Institute of Biological Medicine, Milan, Italy

Received Date: 20/10/2020; Published Date: 28/10/2020

*Corresponding author: Paolo Lissoni, Institute of Biological Medicine, Milan, Italy


DOI: 10.46718/JBGSR.2020.05.000118

Cite this article: Paolo Lissoni*, Alberto Laffranchi, Giorgio Porro, Giusy Messina and Giuseppe Di Fede. The Involvement of IL-17 – ACE-ACE2 System Connections in the Pathogenesis of Cancer. Op Acc J Bio Sci & Res 5(1)-2020.

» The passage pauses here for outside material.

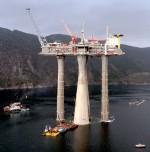 """Abb. 1.25 > Die norwegische """"Sea Troll"""" ist die größte Erdgasplattform weltweit. Sie wurde mit mehreren Schleppern an ihren Einsatzort gezogen. ©  STR New/Reuters"""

Until few years ago, TGF-beta was considered one of the main pro-tumoral endogenous molecules, because of its immunosuppressive activity, due to an inhibitory effect on the secretion of both IL-2 and IL-12, the two major anticancer cytokines in humans. IL-17, which was considered the main cytokine responsible for the pathogenesis of the autoimmune diseases because of its inhibitory action on T reg cells and TGF-beta secretion, has recently appeared to play a major pro-tumoral role, due to several mechanisms, including a direct stimulation of cancer cell proliferation, neo-angiogenesis and macrophage system-induced immunosuppression of the anticancer immunity. Moreover, IL-17 has also appeared to induce an unbalanced ACE-to-ACE2 ratio by stimulating ACE expression, which in addition to its hypertensive action has been proven to exert inflammatory, pro-fibrotic and pro-tumoral effects, whereas ACE2 expression plays hypotensive, anti-inflammatory, anti-fibrotic and antitumoral antiproliferative properties. Therefore, the inhibition of IL-17 secretion and activity could constitute a new way in cancer therapy. At present, it is known that IL-17 secretion may be physiologically inhibited by IL-2, IL-12, and even though in a less manner by cannabinoid agonists and the pineal hormone melatonin. On the same way, anti-IL-17 monoclonal antibodies may also block IL-17 secretion. Therefore, the antitumor therapy with anti-IL-17 monoclonal antibodies might represent a new strategy in cancer immunotherapy. In addition, IL-2 cancer immunotherapy could be reintroduced in the clinical oncology with a new ratio, that of suppressing IL-17 secretion and/or activity.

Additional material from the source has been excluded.